Buddy on our walk this morning


----------



## Turi (Jun 28, 2011)

Haha - I love that first one Donna!


----------



## Mrs Hippiechick (Jul 26, 2011)

Yes it does Buddy, but we love you all the same 

Great photo's - Buddy is such a handsome little 'poo, I am a huge fan of his fur, that chocolate roan is gorgeous


----------



## lady amanda (Nov 26, 2010)

AHAHAHAHAHHA!!!! too cute! yes buddy it does, it is a cute cockapoo bum and we love it!


----------



## colpa110 (Jul 5, 2011)

Great pics of Buddy....lots of lovely fields to run around in too... lucky boy


----------



## calli.h (Aug 29, 2011)

Ok Ive got to ask - how does he go for a wee........? Ive been putting off getting Arthur one as I cant figure it out - sorry to lower the tone!!
Hes completely gorgoeus by the way x


----------



## lady amanda (Nov 26, 2010)

it is open in all the "out" areas!


----------



## Nadhak (Jun 4, 2011)

Oh Buddy you are soooo cute - am hoping Treacle will see you on Saturday - she is still in season but coming to an end now [Thank Heavens!}


----------



## Pollypiglet (Oct 22, 2011)

Looks like you have fantastic walking area!


----------



## dave the dog (Jun 4, 2011)

Bootylicious Buddy!


----------



## Sezra (May 20, 2011)

Daisy says "Yes Buddy it does but get a load of this fluffy bum!"  x


----------



## JulesB (Mar 6, 2011)

I love the second picture, he looks so happy!!! x


----------



## DONNA (Jan 7, 2011)

Sezra said:


> Daisy says "Yes Buddy it does but get a load of this fluffy bum!"  x


Wow Daisy's coats soooo long x


----------



## Mrs Hippiechick (Jul 26, 2011)

Sezra said:


> Daisy says "Yes Buddy it does but get a load of this fluffy bum!"  x


even from behind Daisy looks just fabulous


----------



## Sezra (May 20, 2011)

Aaaw thank you!
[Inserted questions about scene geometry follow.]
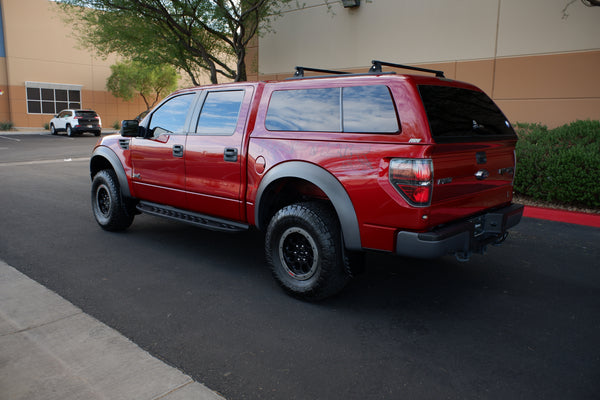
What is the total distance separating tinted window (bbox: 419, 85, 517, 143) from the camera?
3656mm

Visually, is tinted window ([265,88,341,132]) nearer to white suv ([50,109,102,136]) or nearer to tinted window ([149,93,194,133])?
tinted window ([149,93,194,133])

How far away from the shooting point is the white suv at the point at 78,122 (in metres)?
30.1

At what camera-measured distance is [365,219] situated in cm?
370

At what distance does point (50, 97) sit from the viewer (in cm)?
3769

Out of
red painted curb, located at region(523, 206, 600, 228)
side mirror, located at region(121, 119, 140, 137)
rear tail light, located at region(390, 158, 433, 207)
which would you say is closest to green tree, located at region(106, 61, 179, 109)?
side mirror, located at region(121, 119, 140, 137)

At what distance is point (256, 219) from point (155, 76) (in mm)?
38166

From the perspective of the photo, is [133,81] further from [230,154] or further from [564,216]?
[230,154]

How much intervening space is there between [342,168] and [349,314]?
121 centimetres

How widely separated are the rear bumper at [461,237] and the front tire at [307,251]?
60cm

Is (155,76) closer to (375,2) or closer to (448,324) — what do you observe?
(375,2)

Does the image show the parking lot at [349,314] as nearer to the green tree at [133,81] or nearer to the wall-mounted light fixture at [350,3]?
the wall-mounted light fixture at [350,3]

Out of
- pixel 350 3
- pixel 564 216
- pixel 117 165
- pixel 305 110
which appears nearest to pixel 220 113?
pixel 305 110

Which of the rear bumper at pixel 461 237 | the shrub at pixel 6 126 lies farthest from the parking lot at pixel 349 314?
the shrub at pixel 6 126

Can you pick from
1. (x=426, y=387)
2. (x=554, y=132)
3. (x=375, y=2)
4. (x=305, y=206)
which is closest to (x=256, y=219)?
(x=305, y=206)
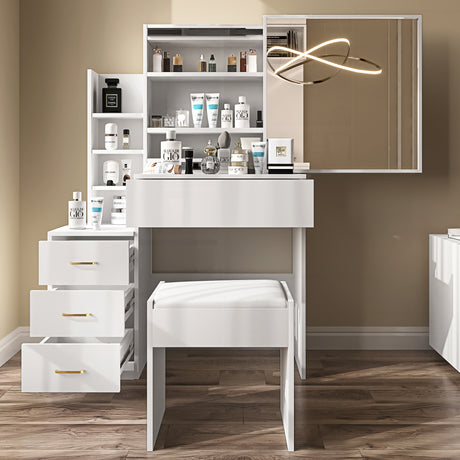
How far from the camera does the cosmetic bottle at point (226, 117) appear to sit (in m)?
3.19

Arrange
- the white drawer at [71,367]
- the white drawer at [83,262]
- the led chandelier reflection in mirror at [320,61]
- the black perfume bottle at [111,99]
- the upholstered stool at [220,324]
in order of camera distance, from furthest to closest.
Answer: the black perfume bottle at [111,99], the led chandelier reflection in mirror at [320,61], the white drawer at [83,262], the white drawer at [71,367], the upholstered stool at [220,324]

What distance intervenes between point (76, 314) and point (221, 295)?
780mm

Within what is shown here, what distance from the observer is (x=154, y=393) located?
2150 millimetres

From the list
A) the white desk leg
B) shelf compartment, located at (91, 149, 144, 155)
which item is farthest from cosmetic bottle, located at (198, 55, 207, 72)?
the white desk leg

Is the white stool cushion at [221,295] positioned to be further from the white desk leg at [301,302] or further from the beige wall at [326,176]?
the beige wall at [326,176]

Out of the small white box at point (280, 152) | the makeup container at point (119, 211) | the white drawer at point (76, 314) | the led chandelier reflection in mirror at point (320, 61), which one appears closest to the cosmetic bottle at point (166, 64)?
the led chandelier reflection in mirror at point (320, 61)

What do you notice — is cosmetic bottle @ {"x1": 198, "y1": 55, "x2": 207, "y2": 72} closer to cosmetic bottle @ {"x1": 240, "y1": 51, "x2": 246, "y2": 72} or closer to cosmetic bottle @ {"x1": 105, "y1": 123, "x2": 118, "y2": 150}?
cosmetic bottle @ {"x1": 240, "y1": 51, "x2": 246, "y2": 72}

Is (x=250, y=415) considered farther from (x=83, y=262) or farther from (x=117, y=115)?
(x=117, y=115)

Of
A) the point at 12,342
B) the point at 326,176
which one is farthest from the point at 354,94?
the point at 12,342

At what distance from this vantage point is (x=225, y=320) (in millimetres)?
2072

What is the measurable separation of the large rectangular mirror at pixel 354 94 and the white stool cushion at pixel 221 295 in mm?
1101

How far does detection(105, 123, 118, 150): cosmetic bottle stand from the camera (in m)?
3.21

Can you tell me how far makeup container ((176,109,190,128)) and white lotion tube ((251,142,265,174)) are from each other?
2.31 feet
I was thinking that Buddy and Daisy look fab in their Equafleeces! It is a shame I can't enter the competition as I would quite like a fluorescent one! I don't think Daisy would win though as she looks slightly silly with all her fluffy bits poking out!  She is slightly less fluffy now especially around the rear as the groomer did not feel the need to protect her dignity  At least she is no longer in season!


----------



## S.Claire (Sep 1, 2011)

Oh Donna! Buddy is ridiculously handsome!! LOVE the first picture!  Great post xxx


----------